### What to work on
1/ Reproduce the part of the validation model text starting with "The model is" and going on through "single discovered constraint.".
2/ Say whether each statement agrees with the validation model text, answering yes or no and quoting the words that decide it: (a) The :context module emits code. (b) A renderer for a different target language would require changes to :context. (c) The views include one projection for each option.

### Document section
☆ ☆ ☆ ☆ ☆
The validation model

The :context module is the language-agnostic half of the Compiler plugin. It does not emit code. It builds a description of the constraints declared in a set of .proto files and exposes that description as a Bounded Context: an event-sourced model whose state can be queried by language-specific renderers.

A code-generating renderer in :java (see “Java code generation”) consumes that state to produce validation logic. A renderer for another target language could consume the same state without changes to :context.

The Bounded Context shape 

The model is built from four kinds of artefacts that a Spine Bounded Context combines:

• Domain events (in events.proto) — a closed set of *Discovered events, one per built-in validation option. Each event carries the data that the rest of the model needs to know about a single discovered constraint.
• Views (projections) (in views.proto) — one projection per option, keyed by the field, oneof group, or message that owns the constraint. Each view holds the data the renderer will read.
☆ ☆ ☆ ☆ ☆
### Source data
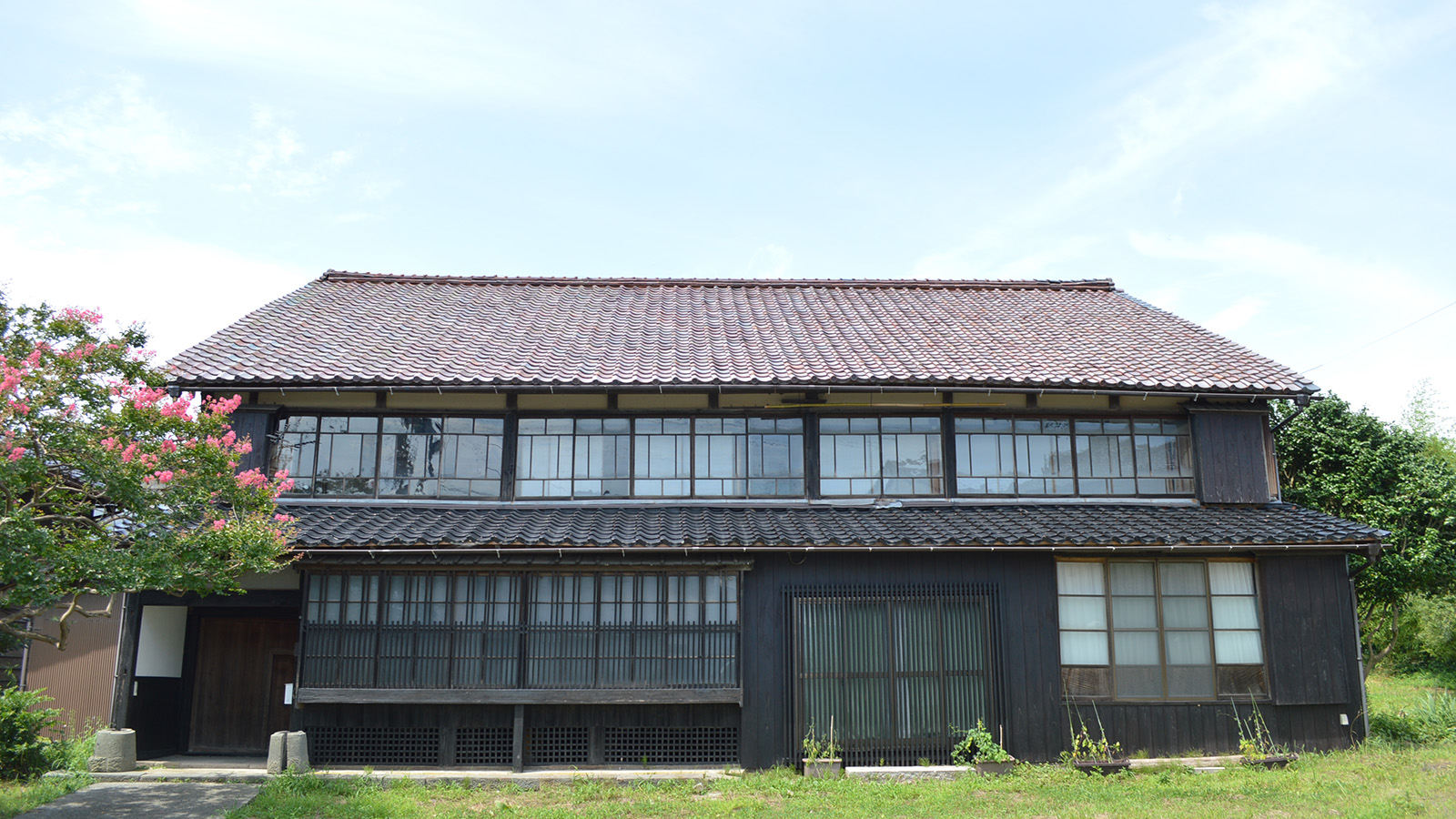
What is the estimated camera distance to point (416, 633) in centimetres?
1267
☆ ☆ ☆ ☆ ☆
### Expected responses
1/
The model is built from four kinds of artefacts that a Spine Bounded Context combines:

• Domain events (in events.proto) — a closed set of *Discovered events, one per built-in validation option. Each event carries the data that the rest of the model needs to know about a single discovered constraint.

2/
(a) No: "It does not emit code."
(b) No: "A renderer for another target language could consume the same state without changes to :context."
(c) Yes: "one projection per option"